== Votre objectif ==
Recopiez à l’identique le passage du récit de voyage situé entre « Après quelques montées » et « une place importante. », bornes incluses.

== Extrait à lire ==
---*---

Nous longeons le lac Calafquen, sur une route goudronnée peu passante qui nous offre des vues spectaculaires sur la face sud du Villarrica. De hautes falaises verdoyantes se dressent devant lui, comme pour protéger l’accès à ce site sacré chez les Mapuche. Il fume beaucoup ce matin.

Autant nous n’avions pas pu l’admirer pendant notre traversée du parc du même nom, toujours caché par une autre colline, autant nous nous en mettons plein la vue aujourd’hui. Le lac d’un bleu profond est un premier plan de qualité.

Après quelques montées et descentes, nous rejoignons les rives herbeuses de la lagune voisine Pullingue. L’endroit respire la sérénité. Les eaux argentées ne sont troublées que par quelques cormorans perdus loin de leur océan. Des petites îles entourées d’ajoncs abritent des colonies de cygnes, de canards et d’ibis. Le Villarrica domine l’ensemble. Nous nous baignons dans ces eaux cristallines et bien fraîches. Alors que nous nous apprêtons à monter la tente, un couple de reporters français (www.petitesplanetes.earth) arrivent pour interviewer, dans ce cadre magique, un représentant important de la culture Mapuche. Il s’agit d’un Sonador. C’est un sage qui reçoit les rêves et les interprètent afin de guider sa communauté. Cela nous rappelle beaucoup la culture aborigène australienne où le rêve tient aussi une place importante.

---*---

== Segment de données ==
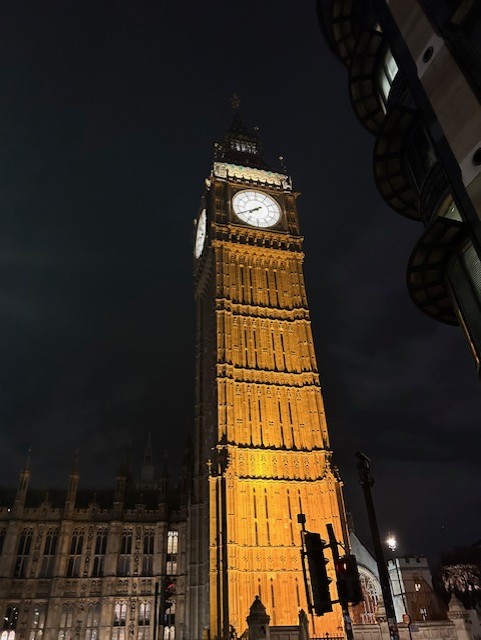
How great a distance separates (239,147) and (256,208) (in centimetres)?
1691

---*---

== Réponse à l’exercice ==
Après quelques montées et descentes, nous rejoignons les rives herbeuses de la lagune voisine Pullingue. L’endroit respire la sérénité. Les eaux argentées ne sont troublées que par quelques cormorans perdus loin de leur océan. Des petites îles entourées d’ajoncs abritent des colonies de cygnes, de canards et d’ibis. Le Villarrica domine l’ensemble. Nous nous baignons dans ces eaux cristallines et bien fraîches. Alors que nous nous apprêtons à monter la tente, un couple de reporters français (www.petitesplanetes.earth) arrivent pour interviewer, dans ce cadre magique, un représentant important de la culture Mapuche. Il s’agit d’un Sonador. C’est un sage qui reçoit les rêves et les interprètent afin de guider sa communauté. Cela nous rappelle beaucoup la culture aborigène australienne où le rêve tient aussi une place importante.